Klimawandel im Ozean
Ozean und Klima stehen in einem sensiblen Wechselspiel: Meeresströmungen verteilen große Wärmemengen zwischen Äquator und polaren Breiten. Zudem speichert das Weltmeer große Mengen Kohlendioxid und mildert so den globalen Treibhauseffekt. Dass der vom Menschen verursachte Klimawandel umgekehrt das Geschehen im Meer beeinflusst, belegt jetzt eine Untersuchung von Bremer Wissenschaftlern, die das Fachblatt Science in der kommende Ausgabe (2. Februar) veröffentlicht. Demnach hat sich das Aufquellen kalter Wassermassen vor Nordwest-Afrika in jüngster Zeit deutlich intensiviert.

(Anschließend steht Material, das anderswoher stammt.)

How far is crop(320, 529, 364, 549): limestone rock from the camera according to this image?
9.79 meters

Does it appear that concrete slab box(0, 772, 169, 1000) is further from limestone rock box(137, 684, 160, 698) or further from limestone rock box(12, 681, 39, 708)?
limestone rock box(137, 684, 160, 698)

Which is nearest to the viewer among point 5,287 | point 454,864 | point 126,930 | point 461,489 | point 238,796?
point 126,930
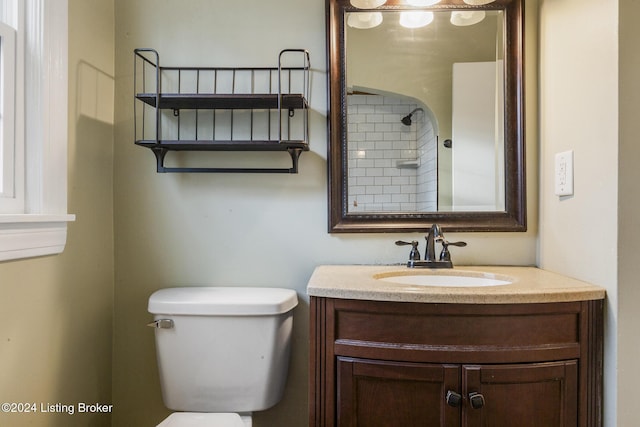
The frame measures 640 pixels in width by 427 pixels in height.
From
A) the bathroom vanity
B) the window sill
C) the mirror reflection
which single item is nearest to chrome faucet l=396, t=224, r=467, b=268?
the mirror reflection

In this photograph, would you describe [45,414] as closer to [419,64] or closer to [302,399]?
[302,399]

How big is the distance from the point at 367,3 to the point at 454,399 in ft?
4.31

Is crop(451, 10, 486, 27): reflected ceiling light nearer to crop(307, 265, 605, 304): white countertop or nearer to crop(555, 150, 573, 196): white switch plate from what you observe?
crop(555, 150, 573, 196): white switch plate

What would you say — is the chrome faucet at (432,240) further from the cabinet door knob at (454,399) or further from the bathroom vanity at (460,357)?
the cabinet door knob at (454,399)

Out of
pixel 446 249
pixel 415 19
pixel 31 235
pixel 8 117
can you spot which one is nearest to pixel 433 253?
pixel 446 249

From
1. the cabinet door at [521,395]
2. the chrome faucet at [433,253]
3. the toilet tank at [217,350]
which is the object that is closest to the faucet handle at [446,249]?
the chrome faucet at [433,253]

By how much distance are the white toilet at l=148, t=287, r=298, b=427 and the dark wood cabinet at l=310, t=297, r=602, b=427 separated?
12.8 inches

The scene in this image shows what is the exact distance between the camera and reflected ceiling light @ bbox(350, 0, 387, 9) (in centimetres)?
139

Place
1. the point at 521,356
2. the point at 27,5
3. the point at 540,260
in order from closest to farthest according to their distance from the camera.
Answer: the point at 521,356, the point at 27,5, the point at 540,260

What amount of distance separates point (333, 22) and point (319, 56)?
0.13 metres

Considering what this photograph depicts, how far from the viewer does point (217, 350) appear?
1.25 m

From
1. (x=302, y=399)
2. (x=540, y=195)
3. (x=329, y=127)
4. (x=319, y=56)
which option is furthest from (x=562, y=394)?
(x=319, y=56)

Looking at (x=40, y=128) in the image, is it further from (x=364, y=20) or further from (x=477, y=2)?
(x=477, y=2)

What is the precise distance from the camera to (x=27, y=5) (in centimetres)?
111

Die Wissenschaftler des Bremer MARUM – Forschungszentrum Ozeanränder und des Alfred-Wegener-Instituts für Polar- und Meeresforschung Bremerhaven untersuchten zwei Sedimentkerne, die sie vor Marokko erbohrten. In den Ablagerungen vom Meeresgrund ist die Klimaentwicklung der Region von 520 vor Christus bis heute archiviert. Die Untersuchung der Kerne zeigt: während der letzten zweieinhalb Tausend Jahre waren die klimabedingten Veränderungen vor der Küste Nordwest-Afrikas nie größer als in den letzten Jahrzehnten. Demnach ist dieser Teil des Atlantiks im Lauf des 20. Jahrhunderts um 1,2 Grad Celsius abgekühlt.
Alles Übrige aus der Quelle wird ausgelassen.